Do that, and you’ll be shocked by how much time you can free yourself from the daily grind to relax and get away. Free time can feel like an increasingly scarce resource, but sometimes it’s just a matter of perception.
The notion of’ free time’ is fundamentally misleading. In reality, even when we’re at work, all of our time is free; what really matters is how we use it. That’s where the art of controlling time comes in. You will start using your time as effectively as possible once you learn to optimize your productivity, avoid procrastinating and set manageable goals, get the most out of both your working day and your time away from the office.

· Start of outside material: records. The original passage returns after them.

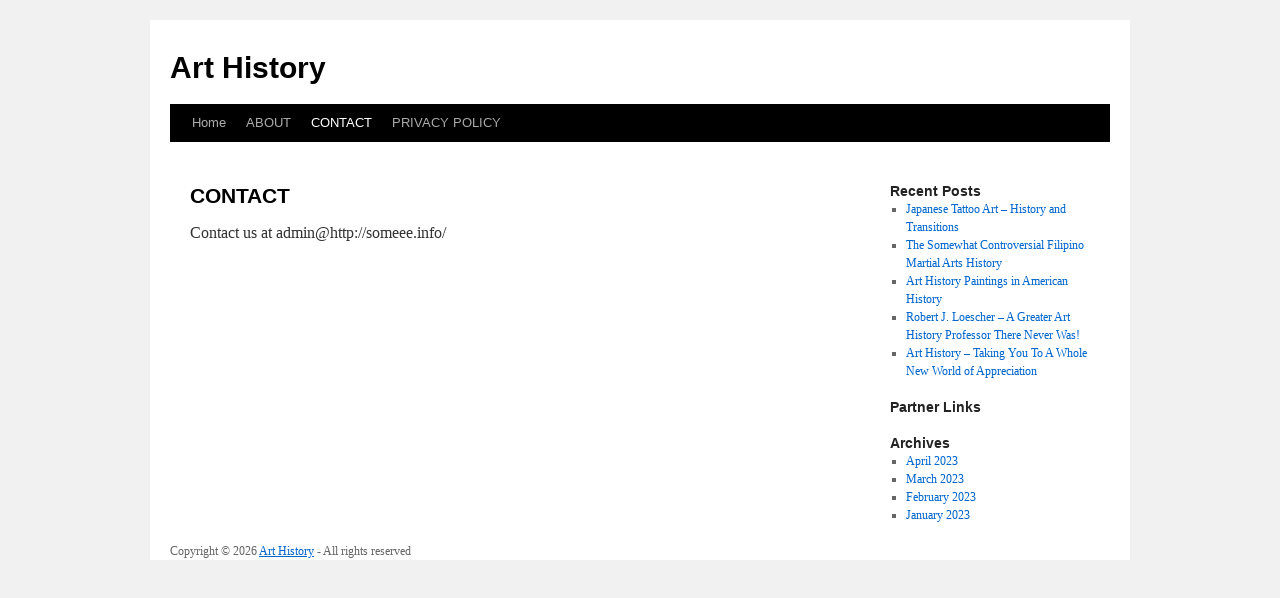

--- FILE ---
content_type: text/html; charset=UTF-8
request_url: https://someee.info/contact/
body_size: 1771
content:
<!DOCTYPE html>
<html dir="ltr" lang="en-US">
<head>
<meta charset="UTF-8" />
<title>
CONTACT | Art History	</title>
<link rel="profile" href="https://gmpg.org/xfn/11" />
<link rel="stylesheet" type="text/css" media="all" href="https://someee.info/wp-content/themes/twentyten/style.css" />
<link rel="pingback" href="https://someee.info/xmlrpc.php">
<link rel="alternate" type="application/rss+xml" title="Art History &raquo; Feed" href="https://someee.info/feed/" />
<link rel="alternate" type="application/rss+xml" title="Art History &raquo; Comments Feed" href="https://someee.info/comments/feed/" />
<link rel='stylesheet' id='twentyten-block-style-css'  href='https://someee.info/wp-content/themes/twentyten/blocks.css?ver=20181018' type='text/css' media='all' />
<link rel="EditURI" type="application/rsd+xml" title="RSD" href="https://someee.info/xmlrpc.php?rsd" />
<link rel="wlwmanifest" type="application/wlwmanifest+xml" href="https://someee.info/wp-includes/wlwmanifest.xml" /> 
<link rel='index' title='Art History' href='https://someee.info/' />
<link rel='prev' title='ABOUT' href='https://someee.info/about/' />
<link rel='next' title='PRIVACY POLICY' href='https://someee.info/privacy-policy/' />
<meta name="generator" content="WordPress 3.1" />
<link rel='canonical' href='https://someee.info/contact/' />
<!-- MagenetMonetization V: 1.0.29.1--><!-- MagenetMonetization 1 --><!-- MagenetMonetization 1.1 --></head>

<body class="page page-id-17 page-template page-template-default">
<div id="wrapper" class="hfeed">
	<div id="header">
		<div id="masthead">
			<div id="branding" role="banner">
								<div id="site-title">
					<span>
						<a href="https://someee.info/" title="Art History" rel="home">Art History</a>
					</span>
				</div>
				<div id="site-description"></div>

							</div><!-- #branding -->

			<div id="access" role="navigation">
								<div class="skip-link screen-reader-text"><a href="#content" title="Skip to content">Skip to content</a></div>
								<div class="menu"><ul><li ><a href="https://someee.info/" title="Home">Home</a></li><li class="page_item page-item-15"><a href="https://someee.info/about/" title="ABOUT">ABOUT</a></li><li class="page_item page-item-17 current_page_item"><a href="https://someee.info/contact/" title="CONTACT">CONTACT</a></li><li class="page_item page-item-19"><a href="https://someee.info/privacy-policy/" title="PRIVACY POLICY">PRIVACY POLICY</a></li></ul></div>
			</div><!-- #access -->
		</div><!-- #masthead -->
	</div><!-- #header -->

	<div id="main">

		<div id="container">
			<div id="content" role="main">

			

				<div id="post-17" class="post-17 page type-page status-publish hentry">
											<h1 class="entry-title">CONTACT</h1>
					
					<div class="entry-content">
						<p>Contact us at admin@http://someee.info/</p>
<div class="mads-block"></div>																	</div><!-- .entry-content -->
				</div><!-- #post-17 -->

				
			<div id="comments">



								
</div><!-- #comments -->


			</div><!-- #content -->
		</div><!-- #container -->

<!-- MagenetMonetization 4 -->
		<div id="primary" class="widget-area" role="complementary">
			<ul class="xoxo">

<!-- MagenetMonetization 5 -->		<li id="recent-posts-2" class="widget-container widget_recent_entries">		<h3 class="widget-title">Recent Posts</h3>		<ul>
				<li><a href="https://someee.info/japanese-tattoo-art-history-and-transitions/" title="Japanese Tattoo Art &#8211; History and Transitions">Japanese Tattoo Art &#8211; History and Transitions</a></li>
				<li><a href="https://someee.info/the-somewhat-controversial-filipino-martial-arts-history/" title="The Somewhat Controversial Filipino Martial Arts History">The Somewhat Controversial Filipino Martial Arts History</a></li>
				<li><a href="https://someee.info/art-history-paintings-in-american-history/" title="Art History Paintings in American History">Art History Paintings in American History</a></li>
				<li><a href="https://someee.info/robert-j-loescher-a-greater-art-history-professor-there-never-was/" title="Robert J. Loescher &#8211; A Greater Art History Professor There Never Was!">Robert J. Loescher &#8211; A Greater Art History Professor There Never Was!</a></li>
				<li><a href="https://someee.info/art-history-taking-you-to-a-whole-new-world-of-appreciation/" title="Art History &#8211; Taking You To A Whole New World of Appreciation">Art History &#8211; Taking You To A Whole New World of Appreciation</a></li>
				</ul>
		</li><!-- MagenetMonetization 5 --><li id="execphp-3" class="widget-container widget_execphp"><h3 class="widget-title">Partner Links</h3>			<div class="execphpwidget"></div>
		</li><!-- MagenetMonetization 5 --><li id="archives-2" class="widget-container widget_archive"><h3 class="widget-title">Archives</h3>		<ul>
			<li><a href='https://someee.info/2023/04/' title='April 2023'>April 2023</a></li>
	<li><a href='https://someee.info/2023/03/' title='March 2023'>March 2023</a></li>
	<li><a href='https://someee.info/2023/02/' title='February 2023'>February 2023</a></li>
	<li><a href='https://someee.info/2023/01/' title='January 2023'>January 2023</a></li>
		</ul>
</li>			</ul>
		</div><!-- #primary .widget-area -->

<!-- wmm d -->	</div><!-- #main -->

	<div id="footer">Copyright &copy; 2026 <a href="https://someee.info" title="Art History">Art History</a> - All rights reserved

  <div id="credit"></div>
<script defer src="https://static.cloudflareinsights.com/beacon.min.js/vcd15cbe7772f49c399c6a5babf22c1241717689176015" integrity="sha512-ZpsOmlRQV6y907TI0dKBHq9Md29nnaEIPlkf84rnaERnq6zvWvPUqr2ft8M1aS28oN72PdrCzSjY4U6VaAw1EQ==" data-cf-beacon='{"version":"2024.11.0","token":"fad4c6b71d204ae581a448db842a0fec","r":1,"server_timing":{"name":{"cfCacheStatus":true,"cfEdge":true,"cfExtPri":true,"cfL4":true,"cfOrigin":true,"cfSpeedBrain":true},"location_startswith":null}}' crossorigin="anonymous"></script>
</body>
</html>
<div class="mads-block"></div>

So, aim to explain your professional and personal priorities today. You would need to know precisely what it is you want to accomplish before you undertake any kind of planning work. The secret is a scattershot technique to be avoided. After all, if you try at once to follow hundreds of different goals, you’re probably going to find yourself unable to accomplish any of them. So whittle down your aims and concentrate on only two or three of the most important targets. You could complete a big job project, spend more quality time with your family or learn a new language. Whatever they are, it would be far easier to structure your time by clarifying what you intend to accomplish.
Check out my related post: What is crowd learning?